::: 原文节选

T₁₀对多巴胺能细胞系MN9D中的报告基因表达同样有增强效应，其最适的作用浓度为25-50nM，25-50nM处理组的细胞表达的荧光素酶活性较高，与未加T₁₀处理组有显著性差异(^**p＜0.01)(图3)。

实验例4 T₁₀对活化的小胶质细胞合成和释放促炎因子TNF-α的影响

一、实验方法

用不同浓度(0.1nM、1nM、10nM、100nM)的T₁₀预处理小胶质细胞30分钟，然后加入0.25μg/ml LPS共孵育24小时，收集细胞培养上清液，ELISA法检测促炎因子TNF-α的浓度。

ELISA基本原理：用特异性单抗包被的酶标板吸附待测抗原，再顺次将生物素标记的单抗、结合辣根过氧化物酶的链霉亲和素连接于待测抗原，加底物TMB(3，3′5，5-Tetramethylbenzidine，3，3’5，5-四甲基联苯胺)显色，波长450nm处测吸光度。

::::::

[任务目标] 请抄录这段关于T₁₀实验的原文节选中从"用不同浓度(0.1nM、1n"起至"联苯胺)显色，波长450nm处测吸光度。"止的部分，一字不改。

::: 所给信息

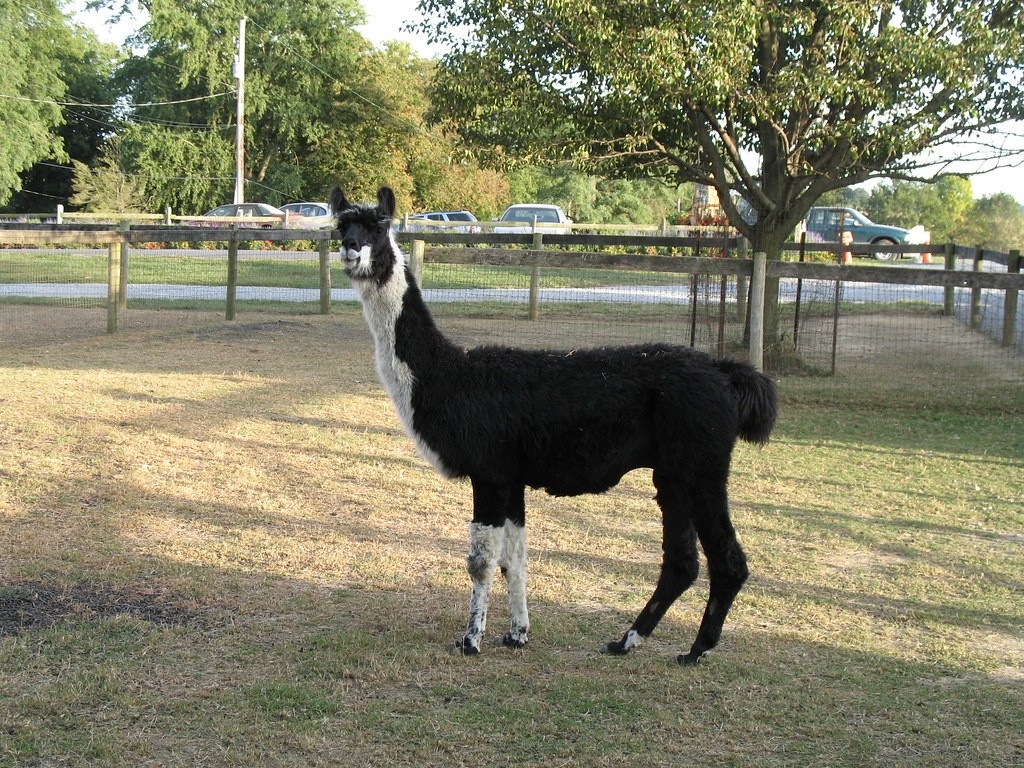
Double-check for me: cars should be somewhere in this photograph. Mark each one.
[491,203,572,234]
[275,203,338,231]
[184,201,305,245]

::::::

[书面回答]
用不同浓度(0.1nM、1nM、10nM、100nM)的T₁₀预处理小胶质细胞30分钟，然后加入0.25μg/ml LPS共孵育24小时，收集细胞培养上清液，ELISA法检测促炎因子TNF-α的浓度。

ELISA基本原理：用特异性单抗包被的酶标板吸附待测抗原，再顺次将生物素标记的单抗、结合辣根过氧化物酶的链霉亲和素连接于待测抗原，加底物TMB(3，3′5，5-Tetramethylbenzidine，3，3’5，5-四甲基联苯胺)显色，波长450nm处测吸光度。